We hope this Directory will be helpful on a very practical level. Practitioners new to affordable housing work can find the acronyms daunting. Even longstanding experts in the field come across program names that are unfamiliar. Tenants may not understand what it means to live in an “80/20” or an “NRP” building. It is difficult to find aggregated lists of housing programs across government agencies that are designed to address a similar need. For example, we have not been able to locate a list of all the programs used in New York City to provide housing to formerly homeless households. There are lists of service providers, government agencies, and names of individual building locations, but to our knowledge there is no easily accessible website or document describing government programs currently or formerly available to provide housing for homeless families and individuals. By searching key phrases in this Directory, those involved in mitigating homelessness in New York City have a starting point to locate potential program models.

Scope

The Directory includes only those affordable housing programs used within the five counties (coterminous with boroughs) of the City of New York. We also limited the entries in the Directory to programs sponsored by the four active government housing agencies: the U.S. Department of Housing and Urban Development (HUD) at the federal level; the Division of Homes and Community Renewal at the state level; and the New York City Department of Housing Preservation and Development and Housing Development Corporation at the municipal level. Because the largest source of housing subsidies in New York City is the Internal Revenue Service, we have included those programs through deductions, credits, and abatements, as well as affordable housing-related state and city tax relief programs administered by the New York City Department of Finance. However, many other government agencies and private sector organizations also sponsor affordable housing programs, from the U.S. Veterans Administration to labor unions and private corporations. Those programs are not yet included in the Directory, although we hope to include them in future editions. 

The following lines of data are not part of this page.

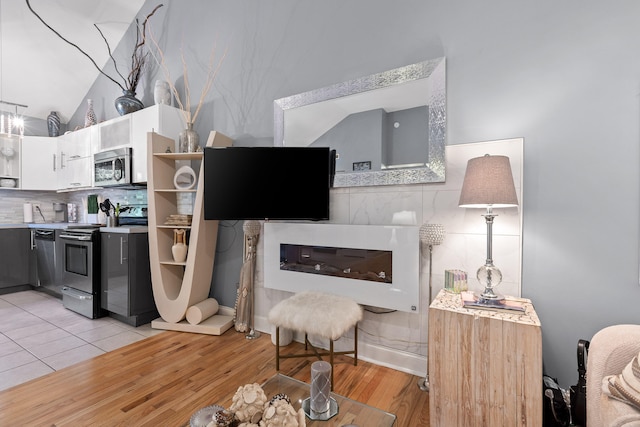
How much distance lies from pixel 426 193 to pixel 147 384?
7.24 feet

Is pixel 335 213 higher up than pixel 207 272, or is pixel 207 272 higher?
pixel 335 213

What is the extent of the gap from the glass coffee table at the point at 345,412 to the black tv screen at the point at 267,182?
4.07ft

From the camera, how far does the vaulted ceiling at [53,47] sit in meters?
3.58

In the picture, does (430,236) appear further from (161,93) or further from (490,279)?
(161,93)

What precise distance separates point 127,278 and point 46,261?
2.02 meters

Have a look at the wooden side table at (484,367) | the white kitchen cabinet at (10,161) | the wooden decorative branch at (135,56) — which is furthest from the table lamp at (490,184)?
the white kitchen cabinet at (10,161)

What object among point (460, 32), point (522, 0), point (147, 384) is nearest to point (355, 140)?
point (460, 32)

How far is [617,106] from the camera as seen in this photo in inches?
60.2

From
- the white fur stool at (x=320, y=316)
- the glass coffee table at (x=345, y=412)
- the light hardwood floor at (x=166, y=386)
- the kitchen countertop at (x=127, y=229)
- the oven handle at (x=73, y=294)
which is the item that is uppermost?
the kitchen countertop at (x=127, y=229)

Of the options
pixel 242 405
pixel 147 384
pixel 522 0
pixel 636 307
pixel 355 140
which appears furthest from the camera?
pixel 355 140

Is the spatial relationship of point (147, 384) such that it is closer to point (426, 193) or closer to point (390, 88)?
point (426, 193)

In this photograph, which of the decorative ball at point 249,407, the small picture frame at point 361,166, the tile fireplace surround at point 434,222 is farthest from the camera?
the small picture frame at point 361,166

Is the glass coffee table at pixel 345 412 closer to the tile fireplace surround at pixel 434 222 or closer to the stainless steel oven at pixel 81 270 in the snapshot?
the tile fireplace surround at pixel 434 222

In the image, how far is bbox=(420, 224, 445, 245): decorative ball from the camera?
189 centimetres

Despite receiving generous assistance from many experts, there are still programs for which information was incomplete, inconsistent, or unavailable. We also limited the amount of information provided for each program in many cases in order to emphasize common characteristics and differences among programs. As a result, the Directory is not intended to be a “how-to” instruction manual for would-be developers or residents, but rather a compass that guides users towards further inquiry. Moreover, it is well beyond the scope of this project to provide an entire history and typology of the housing programs listed here.

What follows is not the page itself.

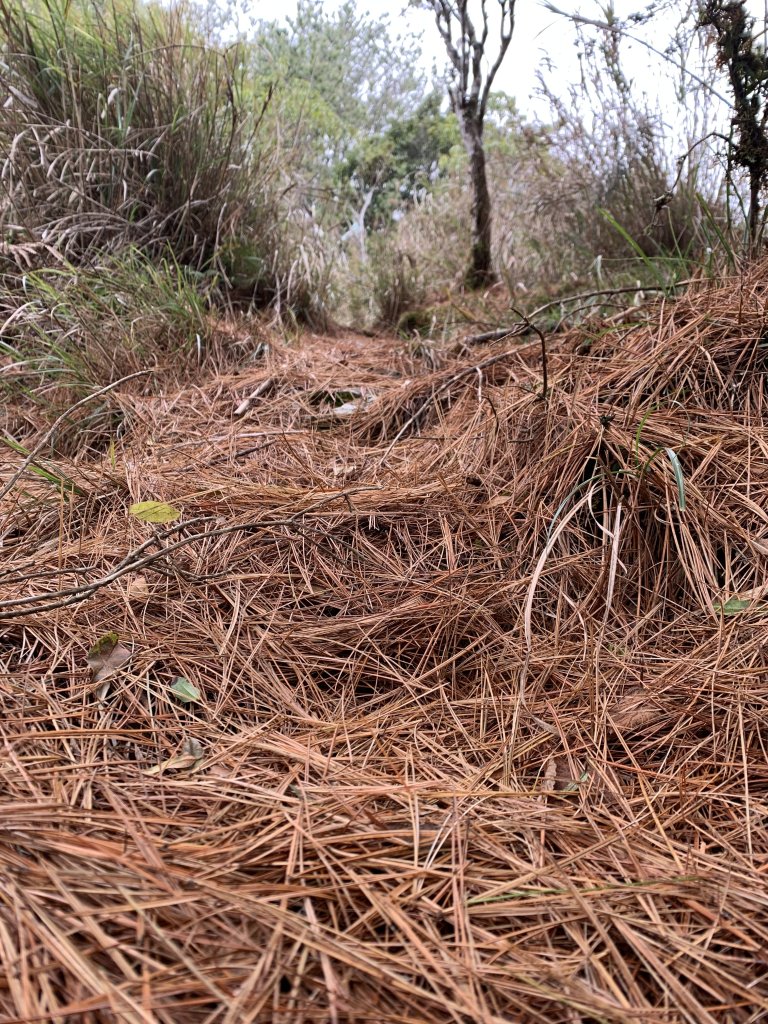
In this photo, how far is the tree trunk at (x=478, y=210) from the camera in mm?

Authors’ Preliminary Observations

In reviewing the plethora of housing programs used in New York City, some initial observations emerge. The value of New York City’s experience is not limited to the confines of the City’s five boroughs (although the myth of New York City’s uniqueness, perpetuated by New Yorkers and non-New Yorkers alike, is powerful). Indeed, many of the housing programs profiled were based on programs from other cities, such as the mortgage assistance program (Pennsylvania) or mutual housing associations (Scandinavia and Germany). Others have been replicated both domestically and internationally, such as New York’s robust supportive housing programs. 

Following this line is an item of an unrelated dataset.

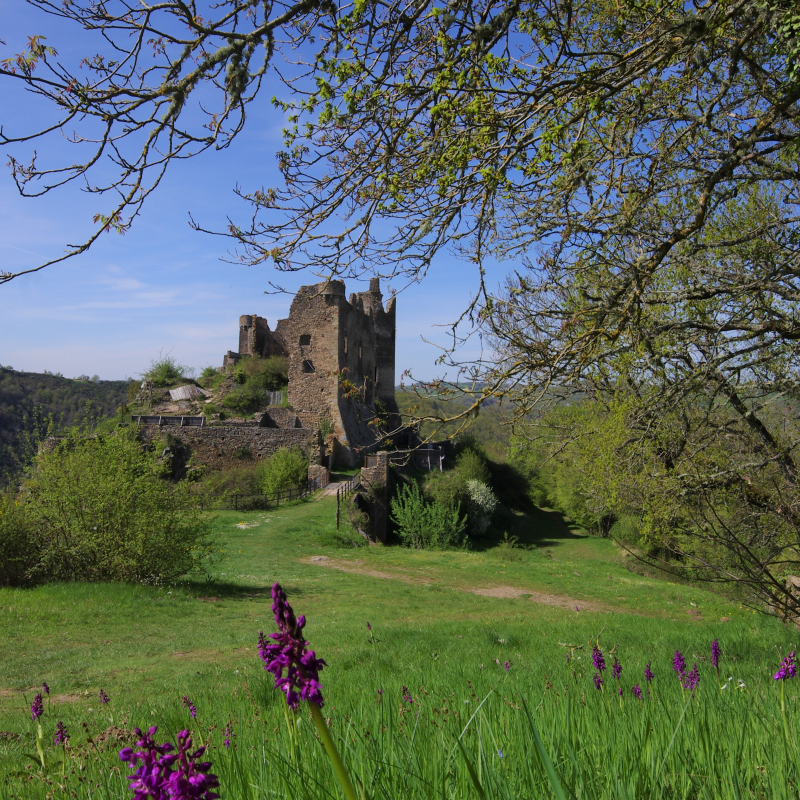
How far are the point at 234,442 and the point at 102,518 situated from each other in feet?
70.9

Nor is government the sole progenitor of housing programs. Many programs developed as a result of advocacy by residents (Sweat Equity Program), financial institutions (New Homes Program), or city unions (NYPD Home). Entities as diverse as the construction industry, wealthy philanthropists, newspaper editorial boards, and homeless squatters each have had an influential role in shaping housing programs and policies over the years. Regardless of the original inspiration, each affordable housing program has usually involved an active partnership among public, private, and non-profit sectors along with the residents of the communities affected by the housing market. 

Designing a housing program that has clear goals, under the appropriate legal authority, with sufficient financing, and using a design that effectively and efficiently achieves those goals is not an easy task. A number of programs begin as experiments or demonstrations, evolve to increase scale, and change yet again in response to further evaluation or external political, social, or market conditions.   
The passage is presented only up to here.